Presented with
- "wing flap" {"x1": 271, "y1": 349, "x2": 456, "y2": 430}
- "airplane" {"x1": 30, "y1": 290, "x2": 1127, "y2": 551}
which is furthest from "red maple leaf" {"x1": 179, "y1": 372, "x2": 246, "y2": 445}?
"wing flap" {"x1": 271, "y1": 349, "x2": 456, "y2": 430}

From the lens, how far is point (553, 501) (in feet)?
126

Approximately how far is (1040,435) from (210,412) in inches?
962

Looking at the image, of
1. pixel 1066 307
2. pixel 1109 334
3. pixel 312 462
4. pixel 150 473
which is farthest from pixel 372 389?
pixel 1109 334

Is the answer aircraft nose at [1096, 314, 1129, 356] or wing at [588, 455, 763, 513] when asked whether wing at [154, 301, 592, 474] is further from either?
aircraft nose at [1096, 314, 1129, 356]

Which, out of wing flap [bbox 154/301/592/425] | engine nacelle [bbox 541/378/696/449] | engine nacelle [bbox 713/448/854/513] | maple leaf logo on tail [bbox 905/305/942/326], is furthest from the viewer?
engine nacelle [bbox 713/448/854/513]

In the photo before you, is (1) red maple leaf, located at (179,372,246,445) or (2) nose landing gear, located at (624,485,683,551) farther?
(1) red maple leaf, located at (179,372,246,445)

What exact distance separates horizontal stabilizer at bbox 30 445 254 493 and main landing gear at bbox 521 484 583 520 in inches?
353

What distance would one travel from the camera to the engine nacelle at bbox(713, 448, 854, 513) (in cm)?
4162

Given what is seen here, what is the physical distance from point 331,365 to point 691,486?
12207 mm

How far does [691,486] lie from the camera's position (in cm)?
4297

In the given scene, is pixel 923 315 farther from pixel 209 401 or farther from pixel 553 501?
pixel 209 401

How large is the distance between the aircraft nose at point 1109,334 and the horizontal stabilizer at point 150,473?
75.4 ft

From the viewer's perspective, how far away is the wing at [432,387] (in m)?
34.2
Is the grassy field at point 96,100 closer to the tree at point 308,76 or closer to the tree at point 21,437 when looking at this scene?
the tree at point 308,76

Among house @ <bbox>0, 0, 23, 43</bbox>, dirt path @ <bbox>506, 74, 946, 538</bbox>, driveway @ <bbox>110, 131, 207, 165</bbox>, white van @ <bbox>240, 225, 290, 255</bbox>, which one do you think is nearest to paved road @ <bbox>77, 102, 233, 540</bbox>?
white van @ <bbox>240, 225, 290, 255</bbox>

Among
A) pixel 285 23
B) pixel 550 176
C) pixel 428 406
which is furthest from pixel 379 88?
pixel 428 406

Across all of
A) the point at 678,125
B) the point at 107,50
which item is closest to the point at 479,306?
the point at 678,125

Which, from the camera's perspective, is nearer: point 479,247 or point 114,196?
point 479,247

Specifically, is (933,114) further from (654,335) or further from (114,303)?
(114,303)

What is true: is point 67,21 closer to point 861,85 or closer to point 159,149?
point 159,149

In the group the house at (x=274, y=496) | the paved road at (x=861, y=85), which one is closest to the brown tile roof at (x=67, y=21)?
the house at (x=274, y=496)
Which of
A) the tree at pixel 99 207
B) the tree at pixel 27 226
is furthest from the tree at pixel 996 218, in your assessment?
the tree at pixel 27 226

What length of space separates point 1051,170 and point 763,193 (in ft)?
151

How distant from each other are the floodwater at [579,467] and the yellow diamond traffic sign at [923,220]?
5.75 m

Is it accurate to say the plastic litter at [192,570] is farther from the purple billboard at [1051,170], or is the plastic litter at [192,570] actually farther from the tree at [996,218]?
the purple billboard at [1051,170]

=-=-=-=-=

* THE TASK *
Take the line with "What distance would" and all lines after it through the end of the records, and write them out exactly; include nothing else.

* TASK ANSWER *
What distance would one travel from the camera to the engine nacelle at bbox(713, 448, 854, 513) (in cm)?
4162

Given what is seen here, what is the physical distance from point 331,365 to point 691,486?
12207 mm

How far does [691,486] lie from the camera's position (in cm)?
4297

In the given scene, is pixel 923 315 farther from pixel 209 401 or farther from pixel 553 501?
pixel 209 401

How large is the distance between the aircraft nose at point 1109,334 and the horizontal stabilizer at point 150,473?
75.4 ft

From the viewer's perspective, how far away is the wing at [432,387] (in m)?
34.2
Is the grassy field at point 96,100 closer to the tree at point 308,76 or closer to the tree at point 21,437 when looking at this scene?
the tree at point 308,76

Among house @ <bbox>0, 0, 23, 43</bbox>, dirt path @ <bbox>506, 74, 946, 538</bbox>, driveway @ <bbox>110, 131, 207, 165</bbox>, white van @ <bbox>240, 225, 290, 255</bbox>, which one do you think is nearest to paved road @ <bbox>77, 102, 233, 540</bbox>?
white van @ <bbox>240, 225, 290, 255</bbox>

Among
A) pixel 285 23
B) pixel 550 176
C) pixel 428 406
which is furthest from pixel 379 88?
pixel 428 406

Across all of
A) the point at 678,125
B) the point at 107,50
which item is closest to the point at 479,306?
the point at 678,125

Which, from the camera's perspective, is nearer: point 479,247 or point 114,196?
point 479,247

Specifically, is (933,114) further from (654,335) or further from (114,303)?
(114,303)

What is true: is point 67,21 closer to point 861,85 or closer to point 159,149?
point 159,149

In the group the house at (x=274, y=496) | the paved road at (x=861, y=85), which one is closest to the brown tile roof at (x=67, y=21)?
the house at (x=274, y=496)
Which of
A) the tree at pixel 99 207
B) the tree at pixel 27 226
is furthest from the tree at pixel 996 218, in your assessment?
the tree at pixel 27 226

What length of space separates point 1051,170 and point 763,193 (in ft)?
151

How distant from each other are the floodwater at [579,467] and the yellow diamond traffic sign at [923,220]?
5.75 m

Is it accurate to say the plastic litter at [192,570] is farther from the purple billboard at [1051,170], or is the plastic litter at [192,570] actually farther from the tree at [996,218]?
the purple billboard at [1051,170]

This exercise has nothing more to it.